REQUISITOS DEL PROBLEMA
Identifique en los registros siguientes cada línea que contenga la cadena "instances" y cópiela íntegra, teniendo en cuenta la distinción entre mayúsculas y minúsculas.

DATOS EXTRAÍDOS
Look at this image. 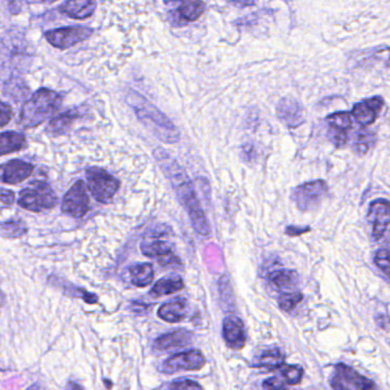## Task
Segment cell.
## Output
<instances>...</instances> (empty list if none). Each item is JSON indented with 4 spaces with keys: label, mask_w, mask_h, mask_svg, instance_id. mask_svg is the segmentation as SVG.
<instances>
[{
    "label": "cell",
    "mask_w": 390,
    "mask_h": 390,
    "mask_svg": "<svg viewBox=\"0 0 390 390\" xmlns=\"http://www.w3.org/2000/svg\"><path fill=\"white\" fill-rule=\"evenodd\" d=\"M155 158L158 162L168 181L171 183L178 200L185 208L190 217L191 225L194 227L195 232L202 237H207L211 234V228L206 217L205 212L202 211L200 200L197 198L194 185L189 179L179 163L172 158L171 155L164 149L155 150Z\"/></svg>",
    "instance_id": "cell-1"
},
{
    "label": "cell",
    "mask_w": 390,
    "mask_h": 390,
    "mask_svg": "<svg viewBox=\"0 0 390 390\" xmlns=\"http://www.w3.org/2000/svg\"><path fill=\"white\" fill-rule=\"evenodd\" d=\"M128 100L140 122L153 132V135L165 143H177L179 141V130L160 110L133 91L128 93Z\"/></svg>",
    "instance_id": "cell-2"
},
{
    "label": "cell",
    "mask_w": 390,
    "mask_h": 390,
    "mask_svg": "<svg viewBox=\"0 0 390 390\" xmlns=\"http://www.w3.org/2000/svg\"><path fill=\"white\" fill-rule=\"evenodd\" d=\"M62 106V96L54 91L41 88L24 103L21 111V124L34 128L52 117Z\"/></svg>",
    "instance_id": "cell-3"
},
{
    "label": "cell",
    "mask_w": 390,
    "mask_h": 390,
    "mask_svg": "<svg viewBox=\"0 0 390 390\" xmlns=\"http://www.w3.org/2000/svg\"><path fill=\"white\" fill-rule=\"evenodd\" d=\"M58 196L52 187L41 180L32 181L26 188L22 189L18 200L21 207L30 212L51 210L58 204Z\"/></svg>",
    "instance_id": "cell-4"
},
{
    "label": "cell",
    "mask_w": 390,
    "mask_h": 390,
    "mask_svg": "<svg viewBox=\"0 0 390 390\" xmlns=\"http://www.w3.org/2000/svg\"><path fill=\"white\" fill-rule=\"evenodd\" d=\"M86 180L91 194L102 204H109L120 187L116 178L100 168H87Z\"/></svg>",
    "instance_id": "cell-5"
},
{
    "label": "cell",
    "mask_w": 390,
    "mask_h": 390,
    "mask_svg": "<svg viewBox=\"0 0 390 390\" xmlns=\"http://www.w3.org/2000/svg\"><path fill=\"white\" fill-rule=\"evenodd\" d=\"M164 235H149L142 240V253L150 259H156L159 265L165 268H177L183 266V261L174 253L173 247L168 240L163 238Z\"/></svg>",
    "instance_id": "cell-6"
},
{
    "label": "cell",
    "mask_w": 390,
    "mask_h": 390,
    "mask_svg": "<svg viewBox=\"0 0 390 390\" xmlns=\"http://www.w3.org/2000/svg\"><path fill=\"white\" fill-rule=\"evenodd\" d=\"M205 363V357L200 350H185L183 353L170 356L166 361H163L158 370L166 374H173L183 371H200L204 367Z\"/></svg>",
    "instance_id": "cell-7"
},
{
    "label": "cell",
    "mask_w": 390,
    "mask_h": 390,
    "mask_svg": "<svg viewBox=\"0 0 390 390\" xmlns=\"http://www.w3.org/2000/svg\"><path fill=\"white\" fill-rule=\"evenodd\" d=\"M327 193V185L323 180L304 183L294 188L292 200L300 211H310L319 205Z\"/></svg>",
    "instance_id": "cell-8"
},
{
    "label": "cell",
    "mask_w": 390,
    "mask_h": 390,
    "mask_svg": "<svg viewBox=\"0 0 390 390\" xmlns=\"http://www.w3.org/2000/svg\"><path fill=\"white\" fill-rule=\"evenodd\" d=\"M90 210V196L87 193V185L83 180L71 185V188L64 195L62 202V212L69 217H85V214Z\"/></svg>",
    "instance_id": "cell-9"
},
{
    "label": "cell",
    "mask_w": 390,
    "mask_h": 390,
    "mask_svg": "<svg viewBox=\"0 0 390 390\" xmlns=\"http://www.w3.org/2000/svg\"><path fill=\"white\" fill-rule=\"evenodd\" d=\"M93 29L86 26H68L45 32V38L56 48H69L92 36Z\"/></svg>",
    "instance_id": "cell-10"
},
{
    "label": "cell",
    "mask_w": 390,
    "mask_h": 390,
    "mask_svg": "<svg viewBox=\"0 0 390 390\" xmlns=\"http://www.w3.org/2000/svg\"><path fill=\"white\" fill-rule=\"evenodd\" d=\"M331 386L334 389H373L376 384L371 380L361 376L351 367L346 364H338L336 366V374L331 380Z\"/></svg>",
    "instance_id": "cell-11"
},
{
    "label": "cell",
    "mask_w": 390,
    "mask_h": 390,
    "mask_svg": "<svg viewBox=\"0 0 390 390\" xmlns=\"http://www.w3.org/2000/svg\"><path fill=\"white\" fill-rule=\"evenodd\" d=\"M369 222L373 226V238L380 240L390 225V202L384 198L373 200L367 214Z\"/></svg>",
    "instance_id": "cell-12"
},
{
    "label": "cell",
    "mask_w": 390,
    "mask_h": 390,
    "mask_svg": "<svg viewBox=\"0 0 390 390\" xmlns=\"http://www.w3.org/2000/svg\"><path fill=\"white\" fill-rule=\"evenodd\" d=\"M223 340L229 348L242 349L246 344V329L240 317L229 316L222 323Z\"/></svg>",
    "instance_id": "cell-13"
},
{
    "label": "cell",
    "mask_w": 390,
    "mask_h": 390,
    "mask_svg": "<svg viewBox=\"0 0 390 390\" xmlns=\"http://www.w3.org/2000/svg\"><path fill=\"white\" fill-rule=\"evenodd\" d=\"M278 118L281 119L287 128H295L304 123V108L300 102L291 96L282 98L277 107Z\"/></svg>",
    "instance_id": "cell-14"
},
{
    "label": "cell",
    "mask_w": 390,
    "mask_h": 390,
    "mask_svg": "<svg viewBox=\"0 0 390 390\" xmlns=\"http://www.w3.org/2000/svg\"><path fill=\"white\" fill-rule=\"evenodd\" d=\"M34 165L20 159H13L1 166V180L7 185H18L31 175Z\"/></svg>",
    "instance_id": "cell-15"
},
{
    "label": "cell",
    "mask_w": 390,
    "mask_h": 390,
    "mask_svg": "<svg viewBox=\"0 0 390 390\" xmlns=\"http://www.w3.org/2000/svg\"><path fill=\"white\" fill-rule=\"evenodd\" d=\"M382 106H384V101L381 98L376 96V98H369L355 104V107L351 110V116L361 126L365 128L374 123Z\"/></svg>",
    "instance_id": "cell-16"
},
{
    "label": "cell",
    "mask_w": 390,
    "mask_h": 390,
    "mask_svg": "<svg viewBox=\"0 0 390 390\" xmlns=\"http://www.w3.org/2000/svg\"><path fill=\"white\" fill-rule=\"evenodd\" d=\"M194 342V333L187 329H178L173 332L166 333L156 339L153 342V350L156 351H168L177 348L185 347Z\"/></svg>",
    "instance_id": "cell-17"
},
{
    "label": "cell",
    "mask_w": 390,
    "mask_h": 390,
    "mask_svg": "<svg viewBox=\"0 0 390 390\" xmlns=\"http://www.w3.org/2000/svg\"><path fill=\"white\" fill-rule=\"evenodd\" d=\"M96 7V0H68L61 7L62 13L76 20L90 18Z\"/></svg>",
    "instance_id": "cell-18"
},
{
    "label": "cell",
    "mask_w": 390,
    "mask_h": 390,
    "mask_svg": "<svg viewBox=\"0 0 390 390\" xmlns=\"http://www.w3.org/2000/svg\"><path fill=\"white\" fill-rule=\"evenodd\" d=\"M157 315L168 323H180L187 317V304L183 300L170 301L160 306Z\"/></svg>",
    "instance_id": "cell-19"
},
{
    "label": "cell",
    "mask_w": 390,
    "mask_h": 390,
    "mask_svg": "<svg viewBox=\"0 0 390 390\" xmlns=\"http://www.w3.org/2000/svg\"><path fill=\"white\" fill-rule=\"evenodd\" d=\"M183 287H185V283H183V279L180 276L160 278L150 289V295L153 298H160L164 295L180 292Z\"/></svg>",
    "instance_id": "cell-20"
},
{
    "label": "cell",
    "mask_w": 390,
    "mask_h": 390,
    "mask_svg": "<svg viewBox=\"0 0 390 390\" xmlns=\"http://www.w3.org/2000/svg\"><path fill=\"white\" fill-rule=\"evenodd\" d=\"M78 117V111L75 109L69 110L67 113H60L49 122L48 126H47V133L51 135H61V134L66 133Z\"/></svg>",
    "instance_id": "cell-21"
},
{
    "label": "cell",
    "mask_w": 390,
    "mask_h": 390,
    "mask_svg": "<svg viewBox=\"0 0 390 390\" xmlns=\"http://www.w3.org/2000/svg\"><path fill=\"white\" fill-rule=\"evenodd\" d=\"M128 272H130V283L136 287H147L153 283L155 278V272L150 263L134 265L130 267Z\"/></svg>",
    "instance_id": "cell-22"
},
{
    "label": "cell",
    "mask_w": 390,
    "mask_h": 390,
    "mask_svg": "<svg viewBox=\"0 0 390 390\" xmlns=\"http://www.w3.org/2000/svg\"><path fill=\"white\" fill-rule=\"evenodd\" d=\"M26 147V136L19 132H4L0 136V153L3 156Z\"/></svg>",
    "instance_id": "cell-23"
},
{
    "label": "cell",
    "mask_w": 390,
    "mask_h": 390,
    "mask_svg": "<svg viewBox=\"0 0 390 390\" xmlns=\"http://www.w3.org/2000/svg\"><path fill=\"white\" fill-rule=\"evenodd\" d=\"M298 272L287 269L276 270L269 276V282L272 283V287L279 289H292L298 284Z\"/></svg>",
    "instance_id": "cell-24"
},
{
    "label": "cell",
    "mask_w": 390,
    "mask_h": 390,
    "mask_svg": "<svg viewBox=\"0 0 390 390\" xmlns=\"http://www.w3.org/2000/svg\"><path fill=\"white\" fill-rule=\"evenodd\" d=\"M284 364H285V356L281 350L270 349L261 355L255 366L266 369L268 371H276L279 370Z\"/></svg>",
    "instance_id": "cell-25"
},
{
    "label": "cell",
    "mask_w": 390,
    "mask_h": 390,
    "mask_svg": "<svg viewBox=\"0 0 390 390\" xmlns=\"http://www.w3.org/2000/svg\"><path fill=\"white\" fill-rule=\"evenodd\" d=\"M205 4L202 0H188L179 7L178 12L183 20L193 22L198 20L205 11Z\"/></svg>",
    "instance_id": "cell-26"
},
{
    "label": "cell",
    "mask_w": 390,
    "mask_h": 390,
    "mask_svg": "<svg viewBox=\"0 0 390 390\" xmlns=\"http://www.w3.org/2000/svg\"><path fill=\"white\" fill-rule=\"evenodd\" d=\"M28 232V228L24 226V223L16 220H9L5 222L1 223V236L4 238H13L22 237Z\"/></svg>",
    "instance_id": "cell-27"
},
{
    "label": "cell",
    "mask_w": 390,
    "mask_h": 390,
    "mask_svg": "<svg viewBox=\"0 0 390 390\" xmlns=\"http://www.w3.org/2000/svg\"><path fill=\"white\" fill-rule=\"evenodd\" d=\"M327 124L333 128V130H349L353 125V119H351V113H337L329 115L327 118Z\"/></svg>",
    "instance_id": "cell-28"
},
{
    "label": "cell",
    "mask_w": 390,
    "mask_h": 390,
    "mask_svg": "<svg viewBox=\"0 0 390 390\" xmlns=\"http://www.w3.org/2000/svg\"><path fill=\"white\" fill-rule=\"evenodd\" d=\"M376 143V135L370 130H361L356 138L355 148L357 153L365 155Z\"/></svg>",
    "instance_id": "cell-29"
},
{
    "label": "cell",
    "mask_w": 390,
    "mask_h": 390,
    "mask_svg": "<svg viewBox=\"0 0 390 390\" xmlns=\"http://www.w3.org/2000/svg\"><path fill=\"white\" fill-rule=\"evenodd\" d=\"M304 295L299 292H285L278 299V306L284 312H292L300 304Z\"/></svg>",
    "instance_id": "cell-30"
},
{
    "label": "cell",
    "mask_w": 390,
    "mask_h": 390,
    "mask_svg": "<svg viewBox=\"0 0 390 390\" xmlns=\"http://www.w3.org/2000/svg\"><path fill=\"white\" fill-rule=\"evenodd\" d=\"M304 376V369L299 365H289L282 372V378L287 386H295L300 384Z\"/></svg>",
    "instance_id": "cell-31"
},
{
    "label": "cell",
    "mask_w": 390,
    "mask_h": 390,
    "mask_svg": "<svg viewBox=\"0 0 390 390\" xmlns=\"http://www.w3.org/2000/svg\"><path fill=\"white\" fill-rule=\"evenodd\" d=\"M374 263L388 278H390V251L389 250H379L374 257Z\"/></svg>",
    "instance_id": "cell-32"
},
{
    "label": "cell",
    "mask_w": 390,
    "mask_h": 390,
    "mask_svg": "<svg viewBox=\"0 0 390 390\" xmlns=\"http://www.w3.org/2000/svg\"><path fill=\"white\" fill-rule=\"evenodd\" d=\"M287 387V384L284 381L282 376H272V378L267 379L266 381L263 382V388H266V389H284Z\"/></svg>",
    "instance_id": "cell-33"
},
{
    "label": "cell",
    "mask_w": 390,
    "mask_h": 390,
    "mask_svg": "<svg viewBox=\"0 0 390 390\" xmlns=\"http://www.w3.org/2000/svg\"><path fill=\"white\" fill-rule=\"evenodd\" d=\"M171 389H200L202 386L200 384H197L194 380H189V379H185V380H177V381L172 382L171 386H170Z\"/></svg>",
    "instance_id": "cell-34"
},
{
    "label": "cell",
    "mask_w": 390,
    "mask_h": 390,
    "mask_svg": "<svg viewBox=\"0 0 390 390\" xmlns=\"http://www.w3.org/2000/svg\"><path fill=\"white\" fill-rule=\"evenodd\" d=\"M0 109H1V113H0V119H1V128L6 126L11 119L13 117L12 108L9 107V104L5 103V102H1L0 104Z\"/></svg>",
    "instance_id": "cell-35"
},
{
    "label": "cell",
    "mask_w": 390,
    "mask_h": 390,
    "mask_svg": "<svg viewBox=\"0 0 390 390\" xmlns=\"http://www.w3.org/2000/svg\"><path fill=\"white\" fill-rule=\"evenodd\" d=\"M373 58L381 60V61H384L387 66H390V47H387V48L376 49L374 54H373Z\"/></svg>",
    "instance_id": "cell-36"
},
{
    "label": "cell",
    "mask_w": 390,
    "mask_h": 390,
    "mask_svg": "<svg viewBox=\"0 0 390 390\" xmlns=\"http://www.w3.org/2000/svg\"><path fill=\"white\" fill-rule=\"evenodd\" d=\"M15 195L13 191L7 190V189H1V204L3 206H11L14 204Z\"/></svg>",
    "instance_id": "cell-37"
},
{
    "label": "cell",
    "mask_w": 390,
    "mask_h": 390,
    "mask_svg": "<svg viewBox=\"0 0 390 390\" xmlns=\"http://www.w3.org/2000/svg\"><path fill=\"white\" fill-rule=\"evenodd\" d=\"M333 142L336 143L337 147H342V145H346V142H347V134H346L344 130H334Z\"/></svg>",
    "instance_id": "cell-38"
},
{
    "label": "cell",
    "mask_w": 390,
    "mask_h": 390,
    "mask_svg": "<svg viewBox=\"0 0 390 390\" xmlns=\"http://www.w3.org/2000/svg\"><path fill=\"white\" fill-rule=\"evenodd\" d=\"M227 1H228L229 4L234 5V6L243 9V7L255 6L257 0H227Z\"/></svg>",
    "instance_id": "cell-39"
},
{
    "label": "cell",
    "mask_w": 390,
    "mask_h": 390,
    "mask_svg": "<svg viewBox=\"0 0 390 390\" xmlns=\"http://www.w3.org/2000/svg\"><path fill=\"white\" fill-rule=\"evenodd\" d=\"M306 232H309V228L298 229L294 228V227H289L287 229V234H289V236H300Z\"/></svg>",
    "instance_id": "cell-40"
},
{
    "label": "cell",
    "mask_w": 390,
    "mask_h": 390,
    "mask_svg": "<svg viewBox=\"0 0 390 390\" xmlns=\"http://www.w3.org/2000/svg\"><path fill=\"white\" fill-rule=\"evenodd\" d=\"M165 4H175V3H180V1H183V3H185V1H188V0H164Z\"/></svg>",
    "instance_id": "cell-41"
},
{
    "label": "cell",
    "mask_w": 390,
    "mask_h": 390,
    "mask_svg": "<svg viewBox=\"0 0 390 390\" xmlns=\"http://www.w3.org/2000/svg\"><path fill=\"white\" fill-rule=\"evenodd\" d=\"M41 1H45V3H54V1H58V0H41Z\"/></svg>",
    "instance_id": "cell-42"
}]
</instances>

RESPUESTA ESCRITA
<instances>...</instances> (empty list if none). Each item is JSON indented with 4 spaces with keys: label, mask_w, mask_h, mask_svg, instance_id. mask_svg is the segmentation as SVG.
<instances>
</instances>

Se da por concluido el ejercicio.